Members include credit card companies like Visa, MasterCard and American Express — as well as PayPal. Big banks like Citigroup and B of A, and major players in the Internet business.

They’re all working with law enforcement and the National Center for Missing and Exploited Children to stop payments to child porn websites and shut them down.

Child advocate Ernie Allen calls the campaign-historic. “I think the strength is the unity. The fact that these fierce competitors have agreed to work together around this common purpose,” Allen said.

Arne Christenson, who handles government affairs for American Express, said: “Child pornography is pictures from a crime scene. And there’s no place for any business in society to support that at all.”

He says cracking down on porn peddlers is good citizenship.

It also helps protect the value of the American Express name:

“Everyone who relies on our brand — whether it’s our customers, our shareholders, or our employees — they all want to be proud of that brand and they all wanna have a brand that has power in the market.”
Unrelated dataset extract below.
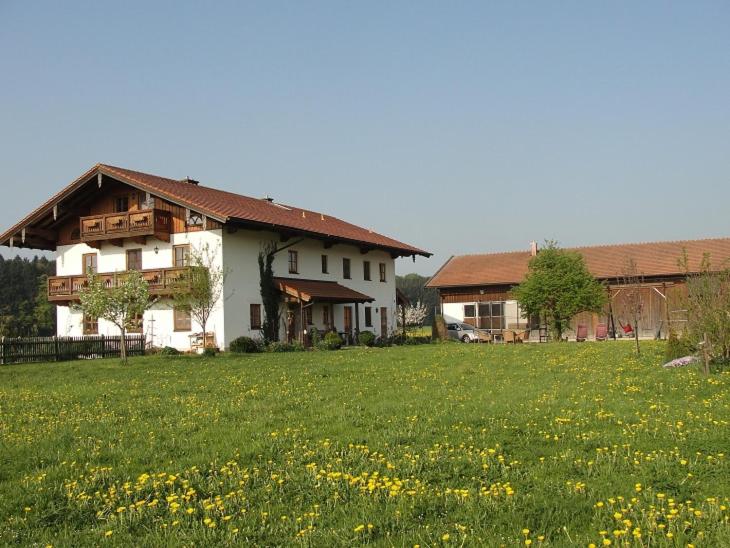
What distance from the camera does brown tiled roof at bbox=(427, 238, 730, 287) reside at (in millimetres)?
43875

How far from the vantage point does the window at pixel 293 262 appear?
36.3m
Even before the Coalition was created, AMEX banned the use of its card on pornographic websites, be it child porn or otherwise.

Visa also been part of the fight. For the past few years, it’s hired experts who use sophisticated software to search for websites that carry child porn — and the Visa logo. When a site’s discovered, Visa then passes that info on to the cops.

But operators of child porn websites are getting savvier.

Their sites are tougher to find and often use front companies or third parties to process payments.

And Visa Vice President Rhonda Bentz says the Worldwide Web’s a big place for one company to patrol alone:

“I think we can get to a lot more sites working with MasterCard, working with American Express, with other financial institutions,” Bentz said.

And together, the coalition’s members are pushing to wipe out commercial child porn by 2008.

Bentz admits it’s not much time. But, she said: “We can’t let children wait while we try and work through bureaucracies to solve a problem. We have to set a date and do everything we can to get to that date.”

So the Financial Coalition Against Child Pornography’s calling in reinforcements.

It’s already talking with financial institutions in Europe, Asia, and Latin America about taking the fight global.